▶ 抜粋本文:

##############################

群馬県では、首都圏における情報発信・収集拠点として、
ぐんま総合情報センター(仮称)の開設を進めています。

このたび設計者選定をするため、
「ぐんま総合情報センター(仮称)設計提案競技」の募集を
別紙概要のとおり行っています。

県内市町村では、一般公募による設計者選定は過去に数回実施されていますが、
群馬県主催では初めての試みです。

概要は添付の「ぐんま総合情報センター設計提案競技概要」をご覧ください。
また、現地見学会を22日(火)に予定しています。
スケジュールがタイトですが、このコンペに多くの方の参加をお待ちしています。

群馬県ホームページ
http://www.pref.gunma.jp/index.html

(See attached file: ぐんま総合情報センター設計提案競技概要.pdf)

*************************************************
  群馬県 県土整備部 建築住宅課 施設整備グループ
  〒371-8570 前橋市大手町1−1−1
  Tel:027-226-3707(直通)  Fax:027-221-4171
  E-mail:arai-h@pref.gunma.jp
  新 井 久 敏
個人アドレス:c62kick@agate.plala.or.jp
携帯:090-7903-7439
*************************************************

さすがに、私は全く対応できなかったが、
まわりの建築家が、何人か応募して、
2人が、第一次審査で落ちたので、
その落選案を、19日の皇居会議の後に、見に行った。

具体的な落選案を2つ見ると、
どのように建築案が作られるのか、
そして何が問題であるかが、前よりも良く分かるようになった。

感じたのは、コールハースが強いわけである。
問題は現実を見る眼であって、
現実を〈21流〉という喜怒哀楽の欲望の渦巻く超越性のない世界と見る、
コールハースの視線が、現実の建築を切り開くのに、
重要なのである。

現実の〈21流〉的な把握と、施主の欲望に垂直に切り込めて、
しかも建築家自身の欲望と、建築の流行へ、
垂直に切り込んでいるかである。

##############################

▶ データセット抜粋:
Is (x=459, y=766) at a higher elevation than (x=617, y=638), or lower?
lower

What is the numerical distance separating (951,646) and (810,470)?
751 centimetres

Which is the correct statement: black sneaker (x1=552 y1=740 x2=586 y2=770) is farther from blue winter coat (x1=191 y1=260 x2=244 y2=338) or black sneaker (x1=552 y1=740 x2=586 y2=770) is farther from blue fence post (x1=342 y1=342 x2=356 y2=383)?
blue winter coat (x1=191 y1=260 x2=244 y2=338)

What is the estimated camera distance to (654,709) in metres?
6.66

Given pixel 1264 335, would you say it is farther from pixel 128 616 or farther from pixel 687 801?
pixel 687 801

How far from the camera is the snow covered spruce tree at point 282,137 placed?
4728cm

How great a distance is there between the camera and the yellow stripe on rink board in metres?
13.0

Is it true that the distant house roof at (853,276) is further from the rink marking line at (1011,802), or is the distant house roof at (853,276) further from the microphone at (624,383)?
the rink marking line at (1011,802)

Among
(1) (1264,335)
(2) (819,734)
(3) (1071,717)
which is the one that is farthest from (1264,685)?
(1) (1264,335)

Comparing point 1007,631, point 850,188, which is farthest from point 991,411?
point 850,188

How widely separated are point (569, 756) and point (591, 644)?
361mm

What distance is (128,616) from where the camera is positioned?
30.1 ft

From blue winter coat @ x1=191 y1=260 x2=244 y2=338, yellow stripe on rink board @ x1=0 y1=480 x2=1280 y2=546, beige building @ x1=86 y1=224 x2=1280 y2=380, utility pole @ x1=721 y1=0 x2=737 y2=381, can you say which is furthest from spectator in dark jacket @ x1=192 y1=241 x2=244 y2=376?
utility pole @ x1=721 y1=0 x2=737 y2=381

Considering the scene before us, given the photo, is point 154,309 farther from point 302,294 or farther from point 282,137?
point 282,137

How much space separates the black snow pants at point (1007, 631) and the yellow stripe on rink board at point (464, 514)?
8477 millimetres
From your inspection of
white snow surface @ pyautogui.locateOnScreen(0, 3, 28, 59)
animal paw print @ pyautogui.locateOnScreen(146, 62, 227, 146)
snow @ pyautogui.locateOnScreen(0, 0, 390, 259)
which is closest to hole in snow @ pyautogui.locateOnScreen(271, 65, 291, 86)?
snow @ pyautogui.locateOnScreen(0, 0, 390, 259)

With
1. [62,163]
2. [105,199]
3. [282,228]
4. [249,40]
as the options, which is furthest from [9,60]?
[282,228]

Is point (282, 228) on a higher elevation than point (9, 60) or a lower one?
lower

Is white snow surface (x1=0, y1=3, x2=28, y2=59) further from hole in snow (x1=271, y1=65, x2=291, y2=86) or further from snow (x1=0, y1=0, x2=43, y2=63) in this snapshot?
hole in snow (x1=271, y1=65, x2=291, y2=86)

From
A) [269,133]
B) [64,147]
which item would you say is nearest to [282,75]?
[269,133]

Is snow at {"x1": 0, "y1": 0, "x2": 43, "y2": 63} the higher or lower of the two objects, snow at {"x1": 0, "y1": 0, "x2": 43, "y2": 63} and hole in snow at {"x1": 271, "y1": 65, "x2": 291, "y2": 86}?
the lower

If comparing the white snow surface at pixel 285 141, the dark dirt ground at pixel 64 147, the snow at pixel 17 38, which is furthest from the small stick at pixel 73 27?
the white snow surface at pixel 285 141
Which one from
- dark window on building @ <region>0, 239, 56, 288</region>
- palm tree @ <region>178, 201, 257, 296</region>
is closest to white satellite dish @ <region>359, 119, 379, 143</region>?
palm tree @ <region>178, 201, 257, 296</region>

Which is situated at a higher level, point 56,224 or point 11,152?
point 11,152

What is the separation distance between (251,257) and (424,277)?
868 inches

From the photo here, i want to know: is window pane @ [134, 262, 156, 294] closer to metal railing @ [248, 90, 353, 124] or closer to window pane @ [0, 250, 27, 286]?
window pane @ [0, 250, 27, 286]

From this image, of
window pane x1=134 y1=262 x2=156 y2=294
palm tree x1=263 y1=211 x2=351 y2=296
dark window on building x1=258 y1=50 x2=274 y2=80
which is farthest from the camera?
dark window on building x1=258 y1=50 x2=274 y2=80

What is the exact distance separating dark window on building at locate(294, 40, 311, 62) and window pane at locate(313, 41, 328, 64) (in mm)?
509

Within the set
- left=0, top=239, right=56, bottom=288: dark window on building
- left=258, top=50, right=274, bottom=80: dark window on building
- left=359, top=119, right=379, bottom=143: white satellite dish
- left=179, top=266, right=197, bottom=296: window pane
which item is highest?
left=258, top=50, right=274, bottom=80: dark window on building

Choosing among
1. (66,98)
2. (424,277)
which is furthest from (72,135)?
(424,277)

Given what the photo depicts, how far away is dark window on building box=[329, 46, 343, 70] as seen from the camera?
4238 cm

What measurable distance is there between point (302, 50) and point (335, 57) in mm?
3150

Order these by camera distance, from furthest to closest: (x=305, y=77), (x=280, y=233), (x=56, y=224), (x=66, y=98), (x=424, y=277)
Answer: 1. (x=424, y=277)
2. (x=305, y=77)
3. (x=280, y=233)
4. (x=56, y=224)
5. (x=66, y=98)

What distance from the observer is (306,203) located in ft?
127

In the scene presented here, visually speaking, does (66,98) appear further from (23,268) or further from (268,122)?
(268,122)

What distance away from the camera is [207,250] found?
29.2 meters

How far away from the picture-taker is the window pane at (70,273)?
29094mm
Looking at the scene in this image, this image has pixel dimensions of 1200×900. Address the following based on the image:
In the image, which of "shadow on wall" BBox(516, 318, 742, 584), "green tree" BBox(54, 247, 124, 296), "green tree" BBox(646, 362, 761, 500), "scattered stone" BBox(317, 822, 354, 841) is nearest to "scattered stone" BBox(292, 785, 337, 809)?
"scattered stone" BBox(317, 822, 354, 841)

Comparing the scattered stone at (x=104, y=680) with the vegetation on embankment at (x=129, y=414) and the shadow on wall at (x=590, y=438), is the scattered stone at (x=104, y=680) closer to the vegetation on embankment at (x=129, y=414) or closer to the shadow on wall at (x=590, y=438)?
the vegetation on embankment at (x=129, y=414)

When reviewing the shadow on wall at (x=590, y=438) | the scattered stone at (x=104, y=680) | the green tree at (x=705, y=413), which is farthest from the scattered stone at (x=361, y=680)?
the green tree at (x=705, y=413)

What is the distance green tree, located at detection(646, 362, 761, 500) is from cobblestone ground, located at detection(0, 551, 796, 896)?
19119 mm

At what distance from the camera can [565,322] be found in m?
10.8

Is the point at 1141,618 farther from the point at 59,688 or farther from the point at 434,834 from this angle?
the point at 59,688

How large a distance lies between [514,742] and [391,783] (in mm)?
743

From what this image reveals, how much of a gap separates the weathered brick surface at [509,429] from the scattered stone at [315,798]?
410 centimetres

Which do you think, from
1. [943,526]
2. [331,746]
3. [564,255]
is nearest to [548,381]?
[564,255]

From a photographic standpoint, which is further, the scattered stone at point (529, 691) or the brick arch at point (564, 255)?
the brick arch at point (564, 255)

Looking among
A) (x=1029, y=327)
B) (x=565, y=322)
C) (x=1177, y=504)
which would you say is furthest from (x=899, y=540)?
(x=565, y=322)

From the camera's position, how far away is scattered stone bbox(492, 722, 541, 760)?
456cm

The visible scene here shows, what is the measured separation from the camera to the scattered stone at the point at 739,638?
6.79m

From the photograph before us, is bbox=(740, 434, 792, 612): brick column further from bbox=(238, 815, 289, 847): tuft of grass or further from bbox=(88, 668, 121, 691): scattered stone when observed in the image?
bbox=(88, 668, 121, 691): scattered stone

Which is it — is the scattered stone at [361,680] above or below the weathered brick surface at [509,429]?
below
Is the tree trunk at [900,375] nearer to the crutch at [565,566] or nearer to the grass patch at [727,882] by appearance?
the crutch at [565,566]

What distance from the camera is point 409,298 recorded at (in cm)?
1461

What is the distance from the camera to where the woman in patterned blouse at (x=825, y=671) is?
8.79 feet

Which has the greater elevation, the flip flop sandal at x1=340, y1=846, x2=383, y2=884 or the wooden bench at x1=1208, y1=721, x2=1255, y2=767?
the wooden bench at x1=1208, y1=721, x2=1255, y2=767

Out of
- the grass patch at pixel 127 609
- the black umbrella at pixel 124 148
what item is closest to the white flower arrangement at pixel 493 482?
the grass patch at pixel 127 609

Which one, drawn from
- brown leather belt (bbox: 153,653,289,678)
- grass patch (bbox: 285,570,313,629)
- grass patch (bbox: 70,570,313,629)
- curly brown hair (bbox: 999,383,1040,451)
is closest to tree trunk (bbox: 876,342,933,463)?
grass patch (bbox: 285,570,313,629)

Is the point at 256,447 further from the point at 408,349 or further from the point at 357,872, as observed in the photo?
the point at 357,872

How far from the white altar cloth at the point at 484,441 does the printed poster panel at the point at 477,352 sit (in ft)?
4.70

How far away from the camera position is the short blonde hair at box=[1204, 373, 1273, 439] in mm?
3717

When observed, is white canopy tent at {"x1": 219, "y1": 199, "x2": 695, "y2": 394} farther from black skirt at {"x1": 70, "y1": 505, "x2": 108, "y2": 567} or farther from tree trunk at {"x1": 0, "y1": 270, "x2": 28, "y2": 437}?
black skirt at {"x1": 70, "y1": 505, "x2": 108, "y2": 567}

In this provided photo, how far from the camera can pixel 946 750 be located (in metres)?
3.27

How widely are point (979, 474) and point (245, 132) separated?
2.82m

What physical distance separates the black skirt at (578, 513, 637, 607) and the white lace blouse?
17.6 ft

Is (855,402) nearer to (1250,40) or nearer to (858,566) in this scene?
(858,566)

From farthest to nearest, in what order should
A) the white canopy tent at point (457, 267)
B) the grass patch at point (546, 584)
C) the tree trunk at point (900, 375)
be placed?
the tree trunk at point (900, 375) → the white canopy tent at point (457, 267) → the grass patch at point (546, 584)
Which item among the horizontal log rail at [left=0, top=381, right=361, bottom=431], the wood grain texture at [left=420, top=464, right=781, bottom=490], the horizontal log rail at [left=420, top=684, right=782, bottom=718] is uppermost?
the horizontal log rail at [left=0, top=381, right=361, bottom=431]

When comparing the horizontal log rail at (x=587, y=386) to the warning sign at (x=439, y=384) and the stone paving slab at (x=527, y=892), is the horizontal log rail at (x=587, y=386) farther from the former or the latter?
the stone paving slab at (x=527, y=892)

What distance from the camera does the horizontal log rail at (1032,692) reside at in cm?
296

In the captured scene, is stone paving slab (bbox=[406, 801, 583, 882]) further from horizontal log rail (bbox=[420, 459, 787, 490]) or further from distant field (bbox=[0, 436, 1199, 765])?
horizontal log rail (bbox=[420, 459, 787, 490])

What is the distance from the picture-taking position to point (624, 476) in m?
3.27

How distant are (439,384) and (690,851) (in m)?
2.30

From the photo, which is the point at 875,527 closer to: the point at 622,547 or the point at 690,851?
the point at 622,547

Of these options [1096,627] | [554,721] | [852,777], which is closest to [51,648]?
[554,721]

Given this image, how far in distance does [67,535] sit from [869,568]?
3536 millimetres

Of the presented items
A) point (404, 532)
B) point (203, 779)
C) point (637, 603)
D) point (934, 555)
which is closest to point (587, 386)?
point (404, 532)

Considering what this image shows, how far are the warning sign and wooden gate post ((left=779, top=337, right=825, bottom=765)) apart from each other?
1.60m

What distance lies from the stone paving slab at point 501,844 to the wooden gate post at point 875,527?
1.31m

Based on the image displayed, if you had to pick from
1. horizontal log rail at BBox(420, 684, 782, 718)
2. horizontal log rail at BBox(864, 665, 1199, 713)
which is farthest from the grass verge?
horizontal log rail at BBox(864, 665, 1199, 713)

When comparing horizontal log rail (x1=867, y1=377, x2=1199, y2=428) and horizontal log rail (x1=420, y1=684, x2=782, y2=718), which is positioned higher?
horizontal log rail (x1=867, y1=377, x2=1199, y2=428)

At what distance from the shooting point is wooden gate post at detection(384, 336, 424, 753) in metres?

##############################

▶ 取り組む問題:
1. 設計提案競技についての文章で、現地見学会が予定されている日を答えよ。
2. 設計提案競技についての文章を、最後の文の後から続けて書け。

▶ 練習問題の解答:
1. 22日(火)

2.
垂直にというのは、
正確な言い方ではないが、
ラカン的には、〈想像界〉で考えていると、
どうしても問題の中心を外れて、
45度の傾斜のついた鏡があって、反射して滑ってしまうのである。

この反射を避けて、
直接に問題に肉薄できるようになる精神的な技術が必要なのである。

かなり現実的に建築というものが分かってきたと思った。

………………………………………………………………………………
【加筆】
現実には一級建築の免状がないと応募できなかった分けだから、
私に応募できるわけではないのだが、
しかし建築というのは、実は、家を具体的に建てるというゼネコン的な意味での
造家の技術ではないのである。

そうではなくて、
現実のシニフィアンの欲望を切り取り、切り込む、そうした方法と、
もう一つ建築という欲望=シニフィエ(脳内リアリティ≒歴史参入の欲望)の提示にあるのである。

申し訳ないけれども、落選案2つには、
この基本的な2つの欲望が、薄いのである。
品が良すぎる。

コールハース的ではないというか、
〈21流〉的ではないのである。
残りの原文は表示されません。